__Written request a__
Summarize the passage on scale in oil wells in two sentences.

===== Supplied text

The formations may be re-perforated by opening new perforations through the well casings and exposing new formation surfaces. This method may be used to temporarily restore the oil production rate, but it is subject to further plugging by additional scale formation. Furthermore, this method can be relatively expensive and is therefore of limited value for the formation where rapid scale deposition occurs.
The scale deposited in subterranean formations or production equipment and tubing may be removed mechanically or chemically, both of which are costly and time-consuming. The wellbore must be shut-in during cleaning operations. For chemical removal methods, chemical agents are repeatedly injected into the affected formations, equipment or tubing to dissolve the scale. The chemical removal methods may be acid treatments, base treatments, two stage treatments (bases followed by acids), or chelating treatments such as using EDTA (ethylendiaminetetraacetic acid) as a chelant. For mechanical removal methods, scale may be removed using various mechanical devices such as impact or cavitation jets.

==========
===== Excerpted data

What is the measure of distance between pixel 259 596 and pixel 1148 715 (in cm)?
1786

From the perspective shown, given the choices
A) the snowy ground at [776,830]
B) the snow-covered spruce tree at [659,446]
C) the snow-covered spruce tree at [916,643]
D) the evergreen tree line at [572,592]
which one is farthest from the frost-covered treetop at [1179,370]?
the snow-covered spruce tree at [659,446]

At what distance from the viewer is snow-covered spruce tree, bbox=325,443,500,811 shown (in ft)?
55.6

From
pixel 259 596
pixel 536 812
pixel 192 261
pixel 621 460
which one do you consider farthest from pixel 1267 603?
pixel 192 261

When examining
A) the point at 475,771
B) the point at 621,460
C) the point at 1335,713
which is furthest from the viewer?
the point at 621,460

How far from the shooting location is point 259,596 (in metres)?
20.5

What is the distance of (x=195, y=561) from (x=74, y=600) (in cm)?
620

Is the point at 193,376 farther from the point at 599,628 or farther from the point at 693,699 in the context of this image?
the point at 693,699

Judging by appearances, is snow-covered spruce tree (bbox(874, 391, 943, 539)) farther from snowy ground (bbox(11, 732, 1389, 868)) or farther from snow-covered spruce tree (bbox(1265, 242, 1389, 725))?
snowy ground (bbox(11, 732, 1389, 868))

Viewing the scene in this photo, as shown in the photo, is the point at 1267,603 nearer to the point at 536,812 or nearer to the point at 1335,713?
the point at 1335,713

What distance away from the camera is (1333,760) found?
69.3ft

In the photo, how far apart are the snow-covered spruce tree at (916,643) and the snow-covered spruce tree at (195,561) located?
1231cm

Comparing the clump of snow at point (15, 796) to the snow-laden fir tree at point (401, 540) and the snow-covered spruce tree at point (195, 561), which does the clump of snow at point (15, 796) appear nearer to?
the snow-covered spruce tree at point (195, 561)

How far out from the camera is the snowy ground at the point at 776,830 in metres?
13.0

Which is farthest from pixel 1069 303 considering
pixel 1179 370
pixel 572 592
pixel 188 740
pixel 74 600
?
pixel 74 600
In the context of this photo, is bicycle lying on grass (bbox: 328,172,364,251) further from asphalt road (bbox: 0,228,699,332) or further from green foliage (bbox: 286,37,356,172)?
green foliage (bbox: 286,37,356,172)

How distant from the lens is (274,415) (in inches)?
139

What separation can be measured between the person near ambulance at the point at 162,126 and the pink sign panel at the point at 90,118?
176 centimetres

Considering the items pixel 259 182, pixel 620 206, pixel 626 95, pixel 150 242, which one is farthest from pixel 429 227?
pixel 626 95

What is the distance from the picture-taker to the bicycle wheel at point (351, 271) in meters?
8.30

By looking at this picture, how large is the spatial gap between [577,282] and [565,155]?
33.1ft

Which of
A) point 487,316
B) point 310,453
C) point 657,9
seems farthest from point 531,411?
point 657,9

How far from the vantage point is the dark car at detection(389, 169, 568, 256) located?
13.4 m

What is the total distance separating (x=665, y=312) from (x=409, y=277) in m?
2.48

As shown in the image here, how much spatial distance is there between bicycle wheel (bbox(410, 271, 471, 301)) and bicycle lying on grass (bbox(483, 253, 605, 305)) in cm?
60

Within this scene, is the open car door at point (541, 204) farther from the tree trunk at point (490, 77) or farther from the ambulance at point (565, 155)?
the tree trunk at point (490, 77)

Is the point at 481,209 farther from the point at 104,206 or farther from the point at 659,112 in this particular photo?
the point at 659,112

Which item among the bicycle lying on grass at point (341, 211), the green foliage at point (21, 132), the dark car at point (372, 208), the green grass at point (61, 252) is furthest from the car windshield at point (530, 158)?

==========

__Written request b__
Locate each line in the records that contains the word "dark" and copy those lines.

__Full answer a__
Re-perforating well casings can temporarily restore the oil production rate, but additional scale can plug the new perforations, and the method's cost limits its value where scale deposits rapidly. Scale can also be removed chemically, by repeatedly injecting agents such as acids, bases, two-stage treatments or chelants like EDTA, or mechanically with devices such as impact or cavitation jets, though both approaches are costly and time-consuming and require shutting in the wellbore.

__Full answer b__
How far from the vantage point is the dark car at detection(389, 169, 568, 256) located?
Which item among the bicycle lying on grass at point (341, 211), the green foliage at point (21, 132), the dark car at point (372, 208), the green grass at point (61, 252) is furthest from the car windshield at point (530, 158)?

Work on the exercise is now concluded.